The Apologetics of Witness
When I am asked why I have four kids, my favorite answer is, “Because I’m Catholic.” In this simple yet provocative answer I achieve what might be known as ‘The Apologetics of Witness.’ It says to my interlocutor that I have allowed my faith in the Church to affect how I make my life’s decisions. Also, in a time when simply being Catholic isn’t necessarily proof of adherence to the moral teachings of the Church, it brings to light the fact that there are still those who love and live what the Church practices. Witnessing to the power of Christ in the lives of the ordinary does something that argumentation will never achieve, it reaches the heart. By adhering to the beliefs and practices of the Catholic faith and unabashedly living them out we witness to the world through a way of life which is good, true and beautiful.
Indeed, we live in a time and culture that makes it easy to turn our gaze away from our Lord. It is easy to be a pessimist about the prevailing indifference to the Gospel, but rather than moping around and wishing that the culture was different, we must recognize that we are graced with the ability to unabashedly proclaim Christ in the culture and bring to fulfillment the admonition of the Lord Jesus, “Every one therefore that shall confess me before men, I will also confess him before my Father who is in heaven.” (Matthew 10:32).
One of my favorite activities is to take out a book of saints and learn more about some of the most obscure men and women who either gave their lives or lived such a radically Catholic lifestyle that the Church recognized them as heroically virtuous. Last Friday marked the feast of St. Eudoxius, of whom little is known. The small amount we do know is that he died in the year 311 A.D. under the persecution of Emperor Galerius, who with the help of Diocletian, the man known for horrendous persecution of Christians, sacked the ancient empire of the Sassanids. The Sassanids ruled the area that is now modern day Iran. Eudoxius was a soldier and was martyred alongside several companions in Melitene, Armenia.

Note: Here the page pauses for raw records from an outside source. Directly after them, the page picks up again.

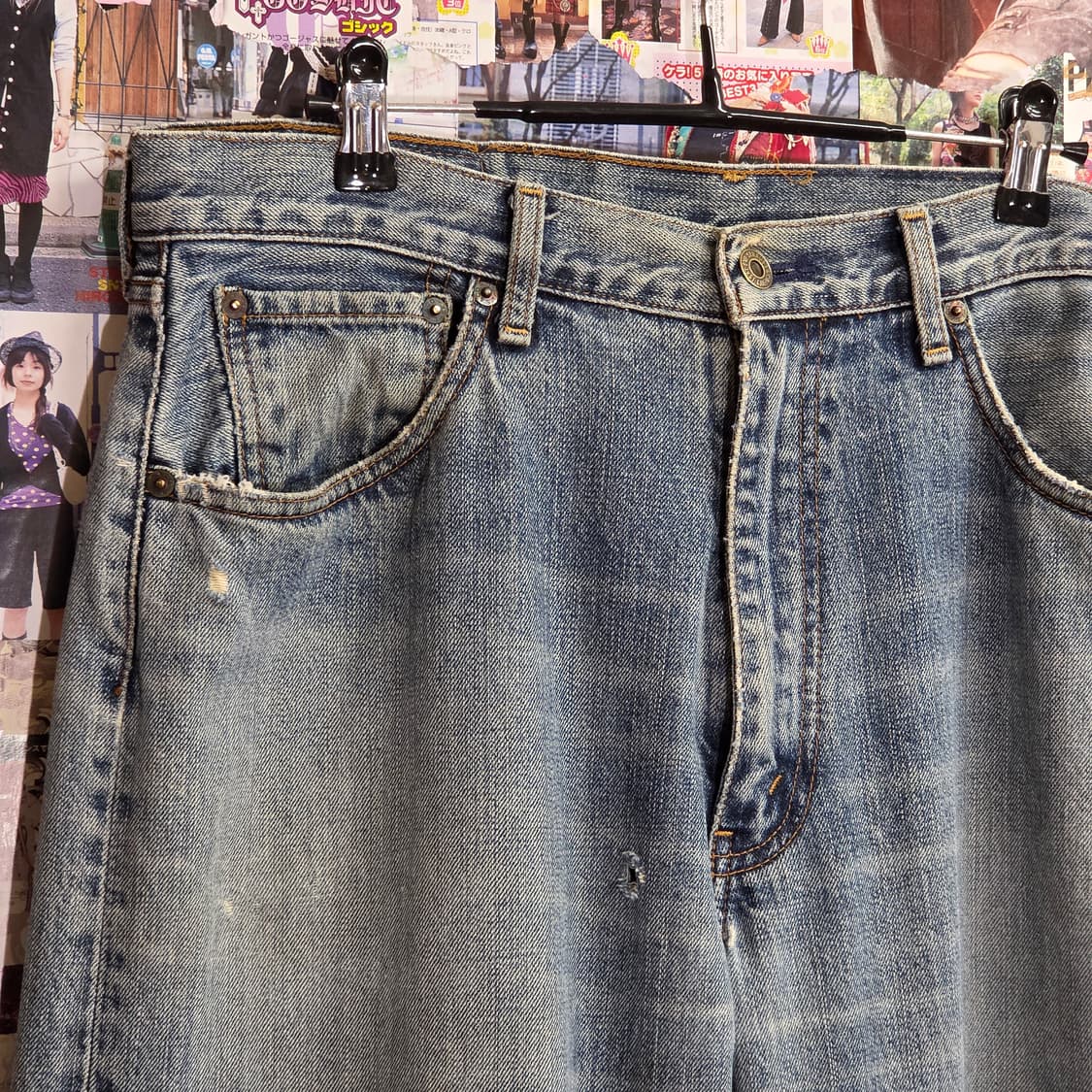 리바이스 JPN 504 디스 데미지 연청 데님 팬츠 상품이미지7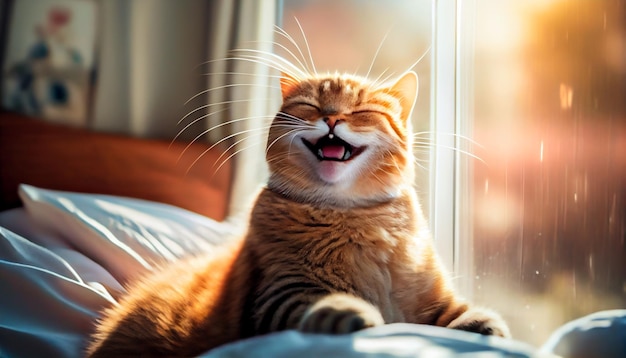 laughing cat Surprised face Wow expression cat funny face with open mouth Cute ginger Cat Emotional surprised and saying wow Happy cat Meow wow Generative AI illustration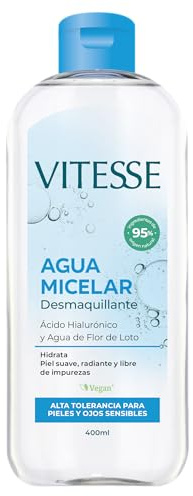 Vitesse, Agua Micelar Desmaquillante con Ácido Hialurónico y Agua de Flor de Loto, Limpia y Desmaquilla sin Enjuagar, Hidrata y Suaviza, Para Pieles Sensibles y Todo Tipo de Piel, Vegan, 400 ml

Since so little is known of Eudoxius, certain presumptions and conclusions must be drawn. One fact that jumps out is that Galerius had Eudoxius, one of his own soldiers, killed because of his profession of faith in the Lord Jesus. Perhaps Galerius felt that the virtues embodied by Christians, anti-violence, meekness and forgiveness did not sit well with the battle plans of the imperial domination. Or perhaps it was because the figure of Christ and the reality of His Kingship were a challenge to the political and cultural status quo of the Roman empire. It seems that while Eudoxius very well could have carried out his soldierly duties with honor and sacrifice, the possible threat of Christ, allegiance to whom, comes before the State, was too much for the powerful. One must wonder: who were Eudoxius’ companions? Did they also sing praises to God on their way to their execution? What was it about their ‘apologetics of witness’ that so irked the ruling class?

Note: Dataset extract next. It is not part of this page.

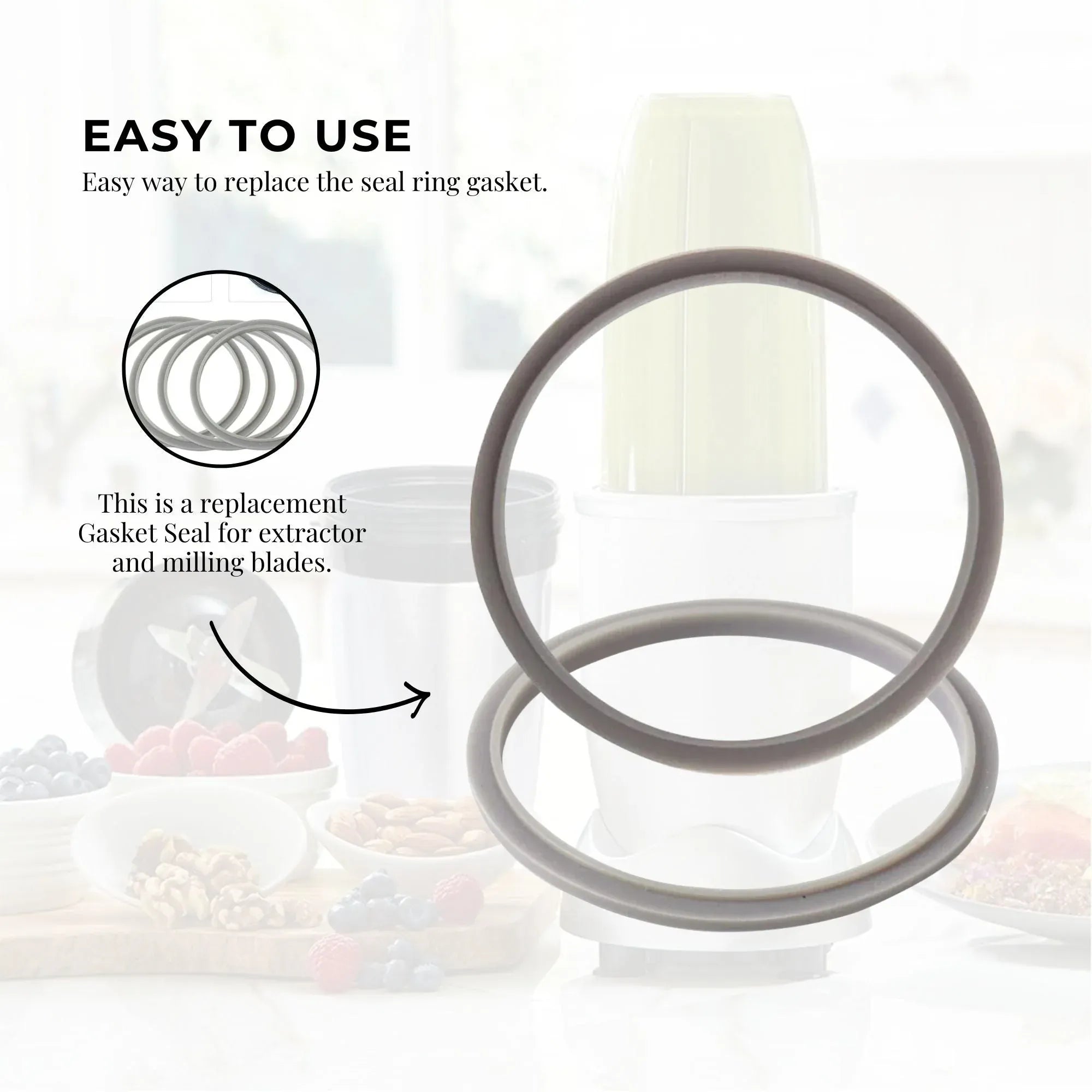 Kitchee For Nutribullet Short Cup + Extractor Blade + Grey Seal Bedworld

We mustn’t forget that we are all called to be such prime witnesses to the power and affection we have for a God who loves us, there are so many examples in the current day of Christians who suffer persecution, even giving up their lives rather than deny their faith in Christ. Often in our safe borders of the United States and the West we might take for granted that the relative freedom in which we can practice the Church’s Faith is somehow a universal experience. It is not. The seemingly horrific situation of Christians in the Middle East reveals the truth that the time of martyrs such as Eudoxius is not over. But how can we affect a change from halfway across the world? The answer is in our own witness to our faith in Christ in the cultural context that Providence has embedded us.
When we live out our faith in a radical way, (and by radical I do not mean bible-thumping, rah-rah arguing, debate ready, mental boxing) but by clearing our own walls of the heart so that Christ and His Holy Spirit might infuse us with faith, hope and love so deeply, so overwhelmingly that we echo St. Paul and proclaim, ‘It is no longer I who live, but Christ who lives in me.’ The gifts of faith, hope and love conform us to the image of Christ and enable us to overcome any reticence to be bold and creative witnesses to the Church’s Faith. So often is seems that everyone else in the world has illusionary goals that they are willing to give their lives for, yet these are just as fleeting as the pretenses of imperial power represented by the tyrant, Galerius. The goal of a disciple of Jesus is to become ever more like him and this can happen if accept as our own way of life the Church’s Sacraments, the discipline of prayer, conformity to the beatitudes by performing works of mercy, and desiring Christ’s living and divine presence given to us in the Blessed Sacrament. This way of life changes us. This creates a person willing to make change for the better by unveiling something beautiful and true for the world to see. It is through the unique Christian way of life that seeks conformity to Christ in all things that we live out an ‘apologetics of witness’ and honor the memories of a saints like Eudoxius and his companions, as well as the martyrs of today.